And "start" is a key word here. Jaguar Land Rover’s SVO outpost is pushing the boundaries of what’s possible in high-end automotive couture. In other words, your £240k doesn’t just get you arguably the prettiest Range Rover to date, it also admits you to a world of bespoke wonderment. "Personalisation is part of the proposition," Edwards continues. The clients who have already signed up are spending, on average, £100k on top of the base price. That’ll be a very profitable proposition.
The possibilities may not be technically endless, but you could certainly go mad trying to nail the perfect SV Coupe. To avoid this definitively first-world problem, SVO will abseil in a SWAT team of experts to steer you through the possibilities. In excess of 100 exterior paint colours are available, although they can "match to sample" hues, too. Although I personally still shudder at the prospect of two-tone paint, it’s back in vogue here and looks pretty cool, it must be said. You can go "duo-tone" inside, too, with contrasting colour leather on the front and rear seats.
Jason Barlow's bespoke Range Rover SV Coupe, a homage to the original 1970 Range Rover, the two-door in period Bahama Gold.

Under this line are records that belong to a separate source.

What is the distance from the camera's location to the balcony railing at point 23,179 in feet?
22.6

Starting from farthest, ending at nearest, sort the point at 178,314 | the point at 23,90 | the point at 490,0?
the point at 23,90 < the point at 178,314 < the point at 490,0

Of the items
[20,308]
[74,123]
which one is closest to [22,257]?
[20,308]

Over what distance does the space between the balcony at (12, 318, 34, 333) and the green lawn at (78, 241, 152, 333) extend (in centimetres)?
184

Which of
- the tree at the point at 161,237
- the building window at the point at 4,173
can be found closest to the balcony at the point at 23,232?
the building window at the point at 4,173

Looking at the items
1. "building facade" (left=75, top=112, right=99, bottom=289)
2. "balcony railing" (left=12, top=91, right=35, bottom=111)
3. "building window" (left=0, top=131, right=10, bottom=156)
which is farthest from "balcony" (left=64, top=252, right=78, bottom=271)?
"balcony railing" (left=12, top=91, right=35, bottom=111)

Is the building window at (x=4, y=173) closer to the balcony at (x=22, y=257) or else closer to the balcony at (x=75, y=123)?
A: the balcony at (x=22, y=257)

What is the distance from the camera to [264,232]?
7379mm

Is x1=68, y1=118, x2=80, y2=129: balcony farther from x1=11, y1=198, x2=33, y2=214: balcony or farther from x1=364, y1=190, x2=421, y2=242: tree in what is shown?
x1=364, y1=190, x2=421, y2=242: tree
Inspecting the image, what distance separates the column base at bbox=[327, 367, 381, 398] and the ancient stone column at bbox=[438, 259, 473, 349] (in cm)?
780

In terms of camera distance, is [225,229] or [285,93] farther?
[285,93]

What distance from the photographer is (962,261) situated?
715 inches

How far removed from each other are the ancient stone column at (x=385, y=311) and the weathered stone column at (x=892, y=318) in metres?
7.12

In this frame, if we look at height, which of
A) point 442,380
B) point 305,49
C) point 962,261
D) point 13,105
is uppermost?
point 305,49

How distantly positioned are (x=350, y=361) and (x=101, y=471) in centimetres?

Bespoke quilt patterns, contrast stitching, head-rest embroidery, door-handle and tread-plate engraving, and badging made of semi-precious metals are all on the menu. GQ had a consultation with two experts – real customers are served lunch by a Michelin-starred chef at this point – and attempted an homage to the original 1970 Range Rover, the two-door in period Bahama Gold (recently reactivated by JLR’s classic division, at £135k a pop). It’s more bronze than gold, but we’ll take it. The other tempting option is the "liquid metal" Liquesence paint, which features a rich silver with ultra-thin aluminium flake pigments within its multiple layers. That’s a £30,000 option.
The car itself is all-new, apart from the bonnet and lower tail-gate. Part of the formality McGovern refers to is achieved by the two-part grille, which uses two different types of mesh with a metal surround. The Range Rover script is handcrafted by artisans in Birmingham’s Jewellery Quarter. The laser LED headlights come from somewhere else, and illuminate the road ahead like the runway at Heathrow. The car sits 8mm lower than standard, although the wheel-base is identical. The more you study the SV Coupe’s silhouette, the more you realise how much graft has gone into it, particularly in narrowing the glass area. It’s the also the first Range Rover to be available with 23-inch alloy wheels.
Inside, there are new heated and cooled 20-way adjustable seats, a 1,700w, 23-speaker Meridian audio system with a dual-channel subwoofer, and some incredible new cabin treatments, including a Nautica veneer that fuses walnut and sycamore together to genuinely stunning effect.
Of course, a Range Rover is a Range Rover is a Range Rover, so it’ll climb mountains and wade through 900mm of water. But what lunatic would even think of doing such things?